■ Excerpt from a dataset
——————

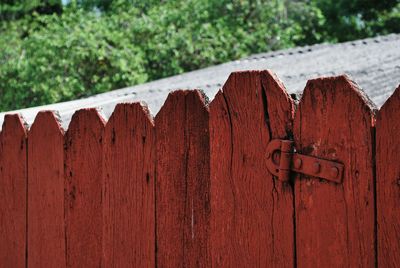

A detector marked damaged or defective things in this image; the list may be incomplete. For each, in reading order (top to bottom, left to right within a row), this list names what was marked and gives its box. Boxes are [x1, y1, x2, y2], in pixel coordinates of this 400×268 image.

rusty latch [266, 139, 344, 183]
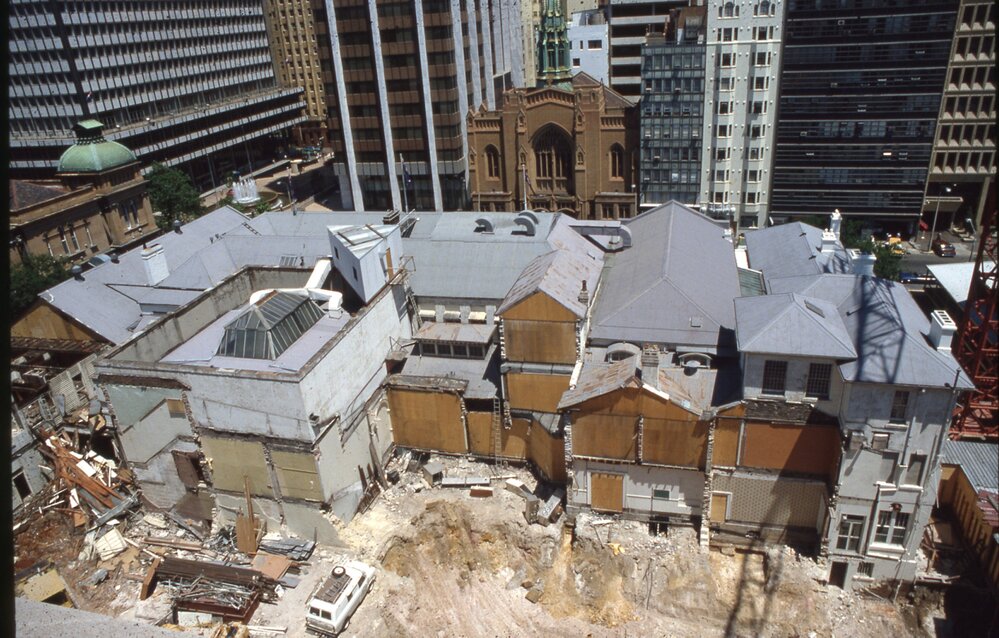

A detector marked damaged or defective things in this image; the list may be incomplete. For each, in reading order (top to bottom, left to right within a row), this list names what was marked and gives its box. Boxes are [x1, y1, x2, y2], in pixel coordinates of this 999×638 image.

torn-off roof section [498, 250, 600, 320]
torn-off roof section [592, 204, 744, 350]
torn-off roof section [744, 222, 852, 282]
torn-off roof section [736, 294, 860, 360]
torn-off roof section [764, 272, 976, 388]
torn-off roof section [556, 360, 640, 410]
torn-off roof section [944, 442, 999, 492]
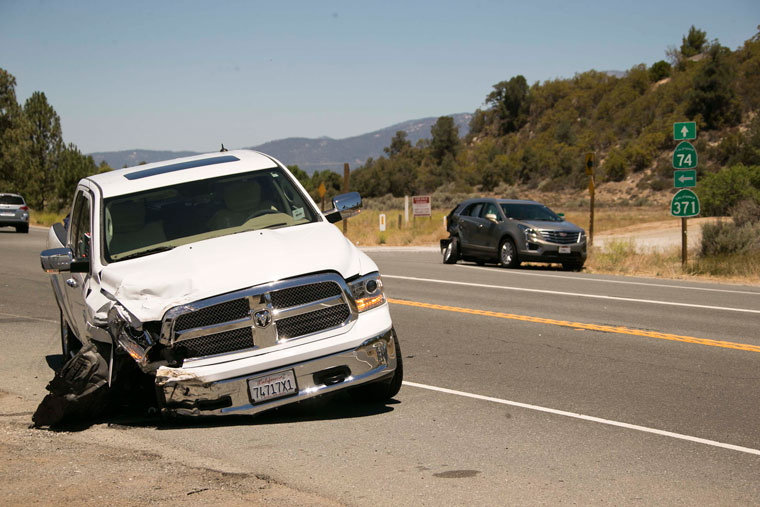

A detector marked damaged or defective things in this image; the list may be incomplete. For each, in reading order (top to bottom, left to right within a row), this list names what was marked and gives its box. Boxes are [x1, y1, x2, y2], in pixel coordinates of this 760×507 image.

crumpled front bumper [155, 330, 398, 416]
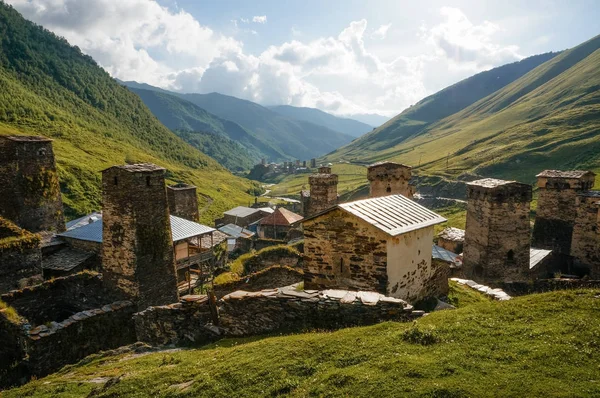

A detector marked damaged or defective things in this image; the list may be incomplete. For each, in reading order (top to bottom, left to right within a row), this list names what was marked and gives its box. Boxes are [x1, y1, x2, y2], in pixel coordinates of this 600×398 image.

rusty roof [258, 207, 302, 225]
rusty roof [338, 194, 446, 235]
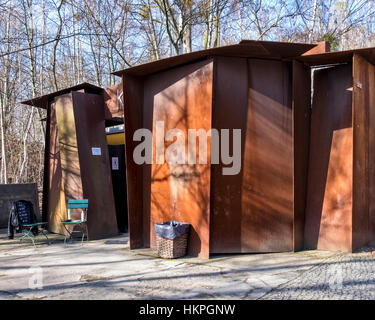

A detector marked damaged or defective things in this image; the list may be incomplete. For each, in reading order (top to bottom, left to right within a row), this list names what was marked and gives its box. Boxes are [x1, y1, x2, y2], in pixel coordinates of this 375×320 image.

——————

■ Written instruction
Can you copy out the data word for word, starting at the beginning and ending with the line that contains "rusty latch [266, 139, 344, 183]", with both ends included? Leave the pictures out of your copy.

■ Answer for the task
A detector marked damaged or defective things in this image; the list may be incomplete. For each, in reading order (top to bottom, left to right within a row), this list names what was marked and gives its box. Boxes are [x1, y1, x2, y2], in pixel coordinates of this 400×268 image.

rusty latch [266, 139, 344, 183]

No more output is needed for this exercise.